Aboriginal Paralympic Champion and SCI BC Peer Mentor Gives Back On and Off the Court
By Maya Pankalla
“You can complain about anything every single day of your life, or you can get out there and live your life.”

Richard Peter doesn’t remember his accident, but he’s read the court cases and shared his experience with rooms of schoolkids so many times that he more or less has the details down.
“I wanted to go play and have fun with all my friends, so I tried to run and catch up to the school bus. But the bus driver didn’t see me behind him, and he backed up right over me,” says Richard, 41, who grew up in a Cowichan reserve near the island town of Duncan. “The only reason I lived was that I fell into a puddle—he ran right over my chest.”
As with any spinal cord injury, the injury didn’t just happen to Richard—it happened to his whole community. And, if the accident itself doesn’t stick out in Richard’s mind, the support he received afterwards does. Workers from Spinal Cord Injury BC (formerly the BC Paraplegic Association) visited the small boy in rehabilitation and later at his Duncan home, and helped his parents adapt to caring for a child in a wheelchair.

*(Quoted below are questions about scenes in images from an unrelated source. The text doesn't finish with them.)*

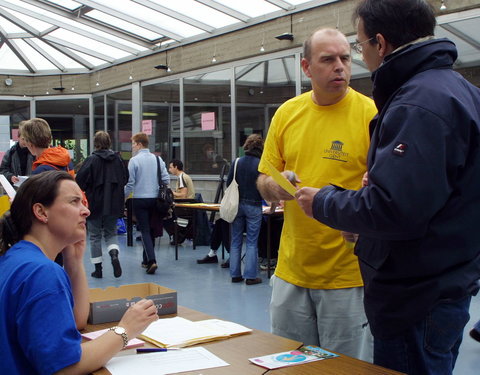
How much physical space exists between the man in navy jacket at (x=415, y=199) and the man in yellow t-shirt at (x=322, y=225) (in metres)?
0.60

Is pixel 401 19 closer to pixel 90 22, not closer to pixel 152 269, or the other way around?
pixel 152 269

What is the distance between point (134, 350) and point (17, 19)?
11.5 meters

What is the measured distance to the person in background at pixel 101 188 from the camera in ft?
23.1

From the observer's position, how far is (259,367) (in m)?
1.63

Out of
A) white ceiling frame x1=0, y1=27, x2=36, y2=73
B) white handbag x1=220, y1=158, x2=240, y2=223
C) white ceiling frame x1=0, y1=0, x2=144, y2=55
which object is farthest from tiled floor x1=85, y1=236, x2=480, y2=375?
white ceiling frame x1=0, y1=27, x2=36, y2=73

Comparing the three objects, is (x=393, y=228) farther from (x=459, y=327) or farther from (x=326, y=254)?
(x=326, y=254)

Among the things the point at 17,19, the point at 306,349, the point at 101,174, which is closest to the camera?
the point at 306,349

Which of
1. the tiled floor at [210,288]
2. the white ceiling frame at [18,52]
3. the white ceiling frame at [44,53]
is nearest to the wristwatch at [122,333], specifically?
the tiled floor at [210,288]

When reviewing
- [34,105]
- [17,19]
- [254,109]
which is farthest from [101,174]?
[34,105]

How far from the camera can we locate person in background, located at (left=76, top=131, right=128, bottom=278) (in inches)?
277

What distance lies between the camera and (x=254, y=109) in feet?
33.4

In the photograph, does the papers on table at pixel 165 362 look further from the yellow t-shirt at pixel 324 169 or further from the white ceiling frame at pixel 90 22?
the white ceiling frame at pixel 90 22

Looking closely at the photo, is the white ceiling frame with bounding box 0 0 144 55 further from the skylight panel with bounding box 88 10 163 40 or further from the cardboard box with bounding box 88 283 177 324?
the cardboard box with bounding box 88 283 177 324

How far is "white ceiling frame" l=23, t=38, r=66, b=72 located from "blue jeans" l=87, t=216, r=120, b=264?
7.26 metres
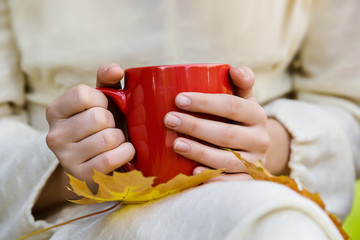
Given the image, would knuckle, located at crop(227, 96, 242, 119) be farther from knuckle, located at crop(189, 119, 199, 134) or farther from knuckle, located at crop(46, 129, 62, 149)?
knuckle, located at crop(46, 129, 62, 149)

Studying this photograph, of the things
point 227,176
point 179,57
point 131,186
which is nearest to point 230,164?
point 227,176

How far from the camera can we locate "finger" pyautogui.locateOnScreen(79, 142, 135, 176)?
0.39 metres

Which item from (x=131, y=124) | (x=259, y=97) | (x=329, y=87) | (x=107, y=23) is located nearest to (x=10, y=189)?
(x=131, y=124)

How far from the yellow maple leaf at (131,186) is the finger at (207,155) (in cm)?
3

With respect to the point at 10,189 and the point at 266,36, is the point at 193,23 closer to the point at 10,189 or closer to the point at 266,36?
the point at 266,36

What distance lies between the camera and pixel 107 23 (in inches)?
27.0

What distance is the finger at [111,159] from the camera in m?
0.39

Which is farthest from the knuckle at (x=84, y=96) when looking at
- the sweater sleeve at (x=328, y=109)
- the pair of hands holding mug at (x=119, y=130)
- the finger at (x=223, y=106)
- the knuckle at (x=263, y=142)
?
the sweater sleeve at (x=328, y=109)

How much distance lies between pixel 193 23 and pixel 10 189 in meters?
0.46

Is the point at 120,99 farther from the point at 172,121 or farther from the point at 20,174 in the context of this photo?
the point at 20,174

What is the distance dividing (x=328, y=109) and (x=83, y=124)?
1.96ft

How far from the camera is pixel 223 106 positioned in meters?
0.41

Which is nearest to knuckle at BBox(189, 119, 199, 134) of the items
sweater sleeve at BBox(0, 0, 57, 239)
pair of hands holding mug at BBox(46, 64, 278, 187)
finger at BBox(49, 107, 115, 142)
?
pair of hands holding mug at BBox(46, 64, 278, 187)

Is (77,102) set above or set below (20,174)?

“A spinal cord injury doesn’t happen to one person—it happens to their whole community.”
His siblings, cousins, and friends continued to challenge Richard in a variety of sports. And, slowly, the small town of Duncan adjusted too, taking note of how inaccessible most public buildings were and even arranging for a wheelchair basketball demo team to play at Richard’s high school.

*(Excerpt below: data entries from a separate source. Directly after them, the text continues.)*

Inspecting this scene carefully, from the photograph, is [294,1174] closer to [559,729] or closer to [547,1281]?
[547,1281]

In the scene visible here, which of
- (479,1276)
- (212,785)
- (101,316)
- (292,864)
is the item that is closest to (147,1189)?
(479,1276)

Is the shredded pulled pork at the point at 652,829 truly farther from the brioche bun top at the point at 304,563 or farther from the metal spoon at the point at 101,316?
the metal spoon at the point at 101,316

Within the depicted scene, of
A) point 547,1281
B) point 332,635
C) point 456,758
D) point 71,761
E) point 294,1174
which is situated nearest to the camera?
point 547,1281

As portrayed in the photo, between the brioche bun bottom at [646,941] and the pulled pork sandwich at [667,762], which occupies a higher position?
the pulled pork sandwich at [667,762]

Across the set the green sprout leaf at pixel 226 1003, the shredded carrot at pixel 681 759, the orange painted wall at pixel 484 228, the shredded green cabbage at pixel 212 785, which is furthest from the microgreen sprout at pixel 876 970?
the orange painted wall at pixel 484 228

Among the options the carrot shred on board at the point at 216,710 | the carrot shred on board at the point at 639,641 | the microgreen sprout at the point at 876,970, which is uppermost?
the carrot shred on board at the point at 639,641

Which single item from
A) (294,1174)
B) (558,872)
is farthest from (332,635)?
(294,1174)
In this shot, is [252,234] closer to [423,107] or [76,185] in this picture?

“A BCPA [ Spinal Cord Injury BC] worker got me one of my first sports chairs,” Richard says. “The first time I played wheelchair basketball, I didn’t even know that there was a Paralympics—I just enjoyed playing sports.”
When, as a teenager, he did finally try his hand at wheelchair sports, Richard, who was used to keeping up with his able-bodied cousins and friends, excelled. He drifted towards team sports, zeroed in on basketball, and soon found himself on the provincial, and then the national, team. “I liked participating in sports and travelling, and the big thing was that I was able to travel off of the island,” says Richard who, on the court, picked up the nickname Bear. “Once I made the provincial team and national team, I started travelling all over the world.”